Em 1916, o mundo assistia à destruição da Primeira Guerra Mundial (1914-1918), que ao seu fim deixou um saldo de 10 milhões de mortos. Paralelamente às disputas na Europa, mas não totalmente isolado delas, o Espírito Santo também vivia um clima de conflito bélico. Durante 33 dias, o Estado teve duas capitais, uma em Vitória e outra em Colatina, duas Assembleias Legislativas e dois governadores autoproclamados. Cidades foram sitiadas, igrejas viraram quartéis generais, coronéis e jagunços se dividiram em dois grupos.

Há registros de batalhas em Alegre, Cachoeiro de Itapemirim, Itapemirim, Afonso Cláudio, Colatina, Santa Teresa, Viana, Itaguaçu, Rio Novo do Sul, Serra, Vitória e Guarapari. No maior conflito político armado capixaba, o saldo foi de ao menos 22 mortos (telegramas registram outras mortes, porém sem quantificá-las) e quase mil pessoas que tiveram que deixar o Estado até a negociação de uma anistia.

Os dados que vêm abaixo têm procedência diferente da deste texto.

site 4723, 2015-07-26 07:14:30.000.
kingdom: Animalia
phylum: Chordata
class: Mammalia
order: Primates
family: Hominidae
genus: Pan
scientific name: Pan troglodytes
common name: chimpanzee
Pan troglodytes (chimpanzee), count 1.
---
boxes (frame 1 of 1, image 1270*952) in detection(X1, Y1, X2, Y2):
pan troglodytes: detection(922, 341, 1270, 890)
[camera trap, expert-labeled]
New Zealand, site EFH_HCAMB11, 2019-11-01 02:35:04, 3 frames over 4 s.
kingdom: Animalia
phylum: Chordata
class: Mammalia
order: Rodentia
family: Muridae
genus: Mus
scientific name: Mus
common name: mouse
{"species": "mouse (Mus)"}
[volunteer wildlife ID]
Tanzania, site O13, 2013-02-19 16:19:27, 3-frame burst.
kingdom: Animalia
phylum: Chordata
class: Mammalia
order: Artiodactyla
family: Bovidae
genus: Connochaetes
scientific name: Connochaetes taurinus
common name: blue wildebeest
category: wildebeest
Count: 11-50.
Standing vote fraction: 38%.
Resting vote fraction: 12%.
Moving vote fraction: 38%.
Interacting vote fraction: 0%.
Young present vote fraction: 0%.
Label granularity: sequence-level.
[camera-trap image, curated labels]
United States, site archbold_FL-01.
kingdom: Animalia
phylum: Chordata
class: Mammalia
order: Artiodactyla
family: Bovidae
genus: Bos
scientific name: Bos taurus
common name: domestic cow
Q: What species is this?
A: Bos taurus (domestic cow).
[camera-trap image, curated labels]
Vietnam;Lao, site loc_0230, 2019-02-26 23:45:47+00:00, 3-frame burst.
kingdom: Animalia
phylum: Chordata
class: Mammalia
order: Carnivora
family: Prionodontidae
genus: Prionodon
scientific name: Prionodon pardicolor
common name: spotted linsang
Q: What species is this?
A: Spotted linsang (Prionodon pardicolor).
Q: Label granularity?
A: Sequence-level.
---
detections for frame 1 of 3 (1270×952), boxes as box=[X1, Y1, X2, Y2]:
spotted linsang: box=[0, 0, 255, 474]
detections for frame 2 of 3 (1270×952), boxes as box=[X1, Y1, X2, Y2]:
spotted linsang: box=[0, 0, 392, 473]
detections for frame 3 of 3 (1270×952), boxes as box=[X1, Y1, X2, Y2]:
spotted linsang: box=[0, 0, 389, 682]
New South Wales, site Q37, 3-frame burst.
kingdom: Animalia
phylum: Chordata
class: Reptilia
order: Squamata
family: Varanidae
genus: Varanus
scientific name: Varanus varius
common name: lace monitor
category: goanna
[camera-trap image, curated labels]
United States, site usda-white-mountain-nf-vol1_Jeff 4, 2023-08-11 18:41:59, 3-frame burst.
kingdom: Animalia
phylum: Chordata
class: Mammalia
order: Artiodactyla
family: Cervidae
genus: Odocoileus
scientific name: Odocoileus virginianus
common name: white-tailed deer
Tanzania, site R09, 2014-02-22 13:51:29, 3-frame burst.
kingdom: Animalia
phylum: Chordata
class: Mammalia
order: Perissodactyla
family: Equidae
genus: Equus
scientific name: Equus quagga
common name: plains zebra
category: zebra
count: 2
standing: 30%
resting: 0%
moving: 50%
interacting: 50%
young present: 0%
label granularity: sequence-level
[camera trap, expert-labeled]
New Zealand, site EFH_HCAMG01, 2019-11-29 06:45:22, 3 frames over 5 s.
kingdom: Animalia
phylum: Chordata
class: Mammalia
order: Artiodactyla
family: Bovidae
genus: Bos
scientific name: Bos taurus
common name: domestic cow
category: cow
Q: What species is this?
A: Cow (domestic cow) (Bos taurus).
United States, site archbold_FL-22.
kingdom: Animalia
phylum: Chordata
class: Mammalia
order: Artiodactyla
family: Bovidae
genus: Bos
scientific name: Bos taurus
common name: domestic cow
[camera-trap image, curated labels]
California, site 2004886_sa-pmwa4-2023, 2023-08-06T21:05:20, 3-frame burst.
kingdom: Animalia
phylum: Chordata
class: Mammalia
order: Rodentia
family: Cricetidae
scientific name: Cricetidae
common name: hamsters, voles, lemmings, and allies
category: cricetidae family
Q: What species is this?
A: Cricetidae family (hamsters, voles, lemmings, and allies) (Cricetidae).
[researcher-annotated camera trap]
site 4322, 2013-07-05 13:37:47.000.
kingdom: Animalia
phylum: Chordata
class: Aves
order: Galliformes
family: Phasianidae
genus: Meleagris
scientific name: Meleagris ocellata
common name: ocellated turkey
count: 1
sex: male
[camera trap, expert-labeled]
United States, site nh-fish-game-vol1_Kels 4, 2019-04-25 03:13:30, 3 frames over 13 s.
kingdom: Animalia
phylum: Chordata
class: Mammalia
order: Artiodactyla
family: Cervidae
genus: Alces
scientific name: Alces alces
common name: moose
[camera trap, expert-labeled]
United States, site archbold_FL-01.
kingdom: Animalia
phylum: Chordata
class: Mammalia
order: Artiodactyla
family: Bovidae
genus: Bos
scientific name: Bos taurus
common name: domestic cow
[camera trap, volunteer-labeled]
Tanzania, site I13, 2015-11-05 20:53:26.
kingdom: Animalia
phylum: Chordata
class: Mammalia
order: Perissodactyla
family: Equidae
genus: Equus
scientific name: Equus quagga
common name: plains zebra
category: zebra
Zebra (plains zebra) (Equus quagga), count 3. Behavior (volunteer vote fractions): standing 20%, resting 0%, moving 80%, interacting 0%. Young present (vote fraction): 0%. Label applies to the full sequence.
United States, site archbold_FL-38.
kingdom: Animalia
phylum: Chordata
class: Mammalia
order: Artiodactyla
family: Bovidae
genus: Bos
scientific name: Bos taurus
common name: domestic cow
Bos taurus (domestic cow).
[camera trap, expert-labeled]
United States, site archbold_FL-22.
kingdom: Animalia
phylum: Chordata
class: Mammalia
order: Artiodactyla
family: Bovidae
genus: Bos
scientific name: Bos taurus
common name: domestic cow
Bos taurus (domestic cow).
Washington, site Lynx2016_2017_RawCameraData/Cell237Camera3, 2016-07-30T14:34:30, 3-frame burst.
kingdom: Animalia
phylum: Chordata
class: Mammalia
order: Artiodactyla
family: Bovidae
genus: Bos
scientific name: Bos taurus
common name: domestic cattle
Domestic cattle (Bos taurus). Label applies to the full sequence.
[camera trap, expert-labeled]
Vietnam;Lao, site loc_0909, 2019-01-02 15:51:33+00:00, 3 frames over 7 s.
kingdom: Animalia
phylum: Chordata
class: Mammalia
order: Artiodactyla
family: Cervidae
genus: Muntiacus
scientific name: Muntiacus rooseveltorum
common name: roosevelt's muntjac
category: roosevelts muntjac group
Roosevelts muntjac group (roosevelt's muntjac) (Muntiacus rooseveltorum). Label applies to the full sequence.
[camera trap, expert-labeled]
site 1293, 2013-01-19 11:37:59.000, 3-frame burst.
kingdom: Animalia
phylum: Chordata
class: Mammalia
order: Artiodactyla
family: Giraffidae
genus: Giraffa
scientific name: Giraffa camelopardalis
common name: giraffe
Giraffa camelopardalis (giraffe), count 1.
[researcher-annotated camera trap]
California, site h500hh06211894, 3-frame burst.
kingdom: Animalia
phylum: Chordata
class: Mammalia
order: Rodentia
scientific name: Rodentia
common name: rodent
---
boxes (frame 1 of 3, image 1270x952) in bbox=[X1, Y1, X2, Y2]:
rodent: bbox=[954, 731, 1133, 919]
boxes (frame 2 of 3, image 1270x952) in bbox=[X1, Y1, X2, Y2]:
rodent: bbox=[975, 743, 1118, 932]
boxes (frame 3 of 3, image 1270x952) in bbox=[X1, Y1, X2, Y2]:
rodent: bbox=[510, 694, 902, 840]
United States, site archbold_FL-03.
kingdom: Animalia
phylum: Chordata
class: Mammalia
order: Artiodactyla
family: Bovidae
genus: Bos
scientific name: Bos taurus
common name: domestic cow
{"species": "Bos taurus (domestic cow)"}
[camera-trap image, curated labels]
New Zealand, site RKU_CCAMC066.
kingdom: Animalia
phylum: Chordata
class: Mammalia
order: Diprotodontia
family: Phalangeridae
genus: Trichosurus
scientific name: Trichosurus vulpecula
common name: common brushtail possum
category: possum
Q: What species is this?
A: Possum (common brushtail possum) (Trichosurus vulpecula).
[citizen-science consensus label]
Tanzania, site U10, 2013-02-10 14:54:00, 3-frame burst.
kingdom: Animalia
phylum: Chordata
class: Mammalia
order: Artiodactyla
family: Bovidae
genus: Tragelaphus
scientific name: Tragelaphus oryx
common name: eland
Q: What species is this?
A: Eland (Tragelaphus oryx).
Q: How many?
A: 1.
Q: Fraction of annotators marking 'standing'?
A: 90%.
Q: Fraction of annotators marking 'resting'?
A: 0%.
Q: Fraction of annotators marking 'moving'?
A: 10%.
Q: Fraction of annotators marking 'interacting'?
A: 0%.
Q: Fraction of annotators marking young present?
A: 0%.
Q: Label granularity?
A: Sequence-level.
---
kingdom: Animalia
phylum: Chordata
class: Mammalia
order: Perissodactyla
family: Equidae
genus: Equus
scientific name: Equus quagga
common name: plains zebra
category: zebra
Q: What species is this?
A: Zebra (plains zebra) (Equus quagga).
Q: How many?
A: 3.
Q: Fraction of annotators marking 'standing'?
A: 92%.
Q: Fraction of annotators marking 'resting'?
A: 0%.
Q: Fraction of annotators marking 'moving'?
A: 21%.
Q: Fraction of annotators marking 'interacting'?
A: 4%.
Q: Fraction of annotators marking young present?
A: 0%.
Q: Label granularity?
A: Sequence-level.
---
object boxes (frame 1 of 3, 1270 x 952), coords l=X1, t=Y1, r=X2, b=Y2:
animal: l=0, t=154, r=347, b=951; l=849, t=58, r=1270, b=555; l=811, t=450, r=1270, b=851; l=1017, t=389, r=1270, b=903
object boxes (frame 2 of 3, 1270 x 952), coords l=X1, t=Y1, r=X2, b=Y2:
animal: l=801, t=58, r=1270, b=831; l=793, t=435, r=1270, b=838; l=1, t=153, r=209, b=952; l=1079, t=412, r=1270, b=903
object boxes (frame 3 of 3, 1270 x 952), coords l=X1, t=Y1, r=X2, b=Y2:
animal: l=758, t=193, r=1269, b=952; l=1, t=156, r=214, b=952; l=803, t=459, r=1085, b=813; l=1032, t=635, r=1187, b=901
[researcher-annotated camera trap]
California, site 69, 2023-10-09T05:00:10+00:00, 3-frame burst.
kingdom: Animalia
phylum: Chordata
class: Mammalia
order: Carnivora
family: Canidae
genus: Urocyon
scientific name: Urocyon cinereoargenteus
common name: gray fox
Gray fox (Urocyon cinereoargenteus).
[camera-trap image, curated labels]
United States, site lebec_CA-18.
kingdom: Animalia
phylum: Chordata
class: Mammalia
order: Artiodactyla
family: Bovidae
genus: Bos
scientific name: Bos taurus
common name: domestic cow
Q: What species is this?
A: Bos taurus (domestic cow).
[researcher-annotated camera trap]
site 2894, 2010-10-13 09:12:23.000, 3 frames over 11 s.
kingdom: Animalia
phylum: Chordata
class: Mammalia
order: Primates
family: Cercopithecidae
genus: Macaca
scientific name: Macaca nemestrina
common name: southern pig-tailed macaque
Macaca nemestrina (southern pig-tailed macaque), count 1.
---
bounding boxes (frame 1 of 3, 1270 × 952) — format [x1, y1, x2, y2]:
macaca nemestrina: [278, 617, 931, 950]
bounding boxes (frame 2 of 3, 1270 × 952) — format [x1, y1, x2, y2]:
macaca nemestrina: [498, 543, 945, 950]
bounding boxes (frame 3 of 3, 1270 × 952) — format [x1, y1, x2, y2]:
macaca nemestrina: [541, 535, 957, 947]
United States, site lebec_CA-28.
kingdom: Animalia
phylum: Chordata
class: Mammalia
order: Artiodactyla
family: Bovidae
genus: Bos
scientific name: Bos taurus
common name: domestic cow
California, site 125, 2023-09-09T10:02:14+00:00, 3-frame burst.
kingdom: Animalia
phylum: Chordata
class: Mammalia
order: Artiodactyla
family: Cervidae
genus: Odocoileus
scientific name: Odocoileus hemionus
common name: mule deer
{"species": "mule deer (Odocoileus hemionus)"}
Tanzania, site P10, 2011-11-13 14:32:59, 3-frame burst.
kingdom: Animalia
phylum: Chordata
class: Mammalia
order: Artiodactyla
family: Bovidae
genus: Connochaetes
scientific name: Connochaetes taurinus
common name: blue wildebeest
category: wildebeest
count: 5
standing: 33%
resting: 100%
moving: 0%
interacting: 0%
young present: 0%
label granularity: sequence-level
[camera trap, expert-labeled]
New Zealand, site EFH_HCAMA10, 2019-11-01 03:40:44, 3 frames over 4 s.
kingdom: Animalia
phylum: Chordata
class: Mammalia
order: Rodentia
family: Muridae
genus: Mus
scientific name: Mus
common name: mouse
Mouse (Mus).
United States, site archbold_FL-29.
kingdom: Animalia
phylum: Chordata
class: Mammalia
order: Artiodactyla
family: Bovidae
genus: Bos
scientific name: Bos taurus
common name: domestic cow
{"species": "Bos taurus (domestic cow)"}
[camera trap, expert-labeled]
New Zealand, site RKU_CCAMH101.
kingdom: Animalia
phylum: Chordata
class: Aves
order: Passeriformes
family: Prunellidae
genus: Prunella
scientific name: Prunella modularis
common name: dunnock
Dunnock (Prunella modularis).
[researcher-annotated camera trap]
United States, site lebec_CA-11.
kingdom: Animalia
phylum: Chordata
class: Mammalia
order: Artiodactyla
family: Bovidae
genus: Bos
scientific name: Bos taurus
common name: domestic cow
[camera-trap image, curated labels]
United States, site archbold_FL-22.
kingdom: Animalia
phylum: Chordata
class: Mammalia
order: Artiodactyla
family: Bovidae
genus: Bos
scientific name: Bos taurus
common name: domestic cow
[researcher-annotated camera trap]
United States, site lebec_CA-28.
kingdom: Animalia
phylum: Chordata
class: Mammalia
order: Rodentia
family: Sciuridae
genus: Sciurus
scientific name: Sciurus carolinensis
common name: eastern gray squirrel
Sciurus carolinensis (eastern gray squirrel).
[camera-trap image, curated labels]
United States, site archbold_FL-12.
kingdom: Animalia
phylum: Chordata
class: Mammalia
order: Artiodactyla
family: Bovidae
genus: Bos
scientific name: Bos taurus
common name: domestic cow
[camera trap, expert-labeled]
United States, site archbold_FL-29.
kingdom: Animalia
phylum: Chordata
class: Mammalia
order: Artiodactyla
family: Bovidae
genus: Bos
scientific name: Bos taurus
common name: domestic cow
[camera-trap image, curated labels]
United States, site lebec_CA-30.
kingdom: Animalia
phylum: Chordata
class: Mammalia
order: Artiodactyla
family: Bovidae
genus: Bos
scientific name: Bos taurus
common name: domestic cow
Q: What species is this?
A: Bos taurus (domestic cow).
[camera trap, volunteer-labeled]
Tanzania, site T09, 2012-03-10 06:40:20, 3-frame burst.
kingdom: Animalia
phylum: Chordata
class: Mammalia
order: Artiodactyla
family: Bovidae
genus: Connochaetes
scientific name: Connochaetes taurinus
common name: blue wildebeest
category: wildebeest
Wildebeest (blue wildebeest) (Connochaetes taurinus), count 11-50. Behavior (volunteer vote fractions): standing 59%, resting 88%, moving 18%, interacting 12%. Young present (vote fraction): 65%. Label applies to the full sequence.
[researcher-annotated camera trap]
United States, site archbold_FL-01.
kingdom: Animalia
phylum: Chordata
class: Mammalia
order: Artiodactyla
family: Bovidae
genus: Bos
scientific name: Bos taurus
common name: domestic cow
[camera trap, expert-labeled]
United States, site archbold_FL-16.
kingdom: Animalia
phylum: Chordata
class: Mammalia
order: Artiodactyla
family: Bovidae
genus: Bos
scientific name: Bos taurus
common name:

De um lado, após uma eleição marcada por desconfianças, jeronimistas reivindicavam a vitória do senador Bernadino Monteiro, irmão de Jerônimo Monteiro que àquela época era o político mais influente do Espírito Santo. De outro, a oposição a Jerônimo indicava que José Gomes Pinheiro Júnior, um fazendeiro rompido com os Monteiro em Itapemirim, é quem havia vencido o pleito para o comando do Palácio Anchieta.

O coronel Alexandre Calmon, conhecido como Xandoca, era vice de Pinheiro Júnior e foi quem acabou levando a fama da revolta que se daria em seguida.  Foi o vice quem coordenou a parte militar do conflito, enquanto o cabeça da chapa se articulava com políticos nacionais.

Após 100 anos do conflito, telegramas trocados entre o presidente da República da época, Wenceslau Braz, e pronunciamentos de deputados no Congresso Nacional, revelados pelo historiador e ex-vereador de Vitória Namy Chequer, mostram que a batalha foi mais sangrenta do que se imaginava.

Como na época não existia Justiça Eleitoral, a contagem dos votos para decidir quem seria o presidente do Estado, como o cargo de governador era chamado na época, ficou sob a responsabilidade da Câmara dos Deputados, no Rio de Janeiro. Wenceslau Braz entrou na disputa ao lado da oposição. Enquanto uma das maiores lideranças de Minas Gerais, Francisco Sales, que dispunha de grande influência no Congresso, aliou-se aos jeronimistas.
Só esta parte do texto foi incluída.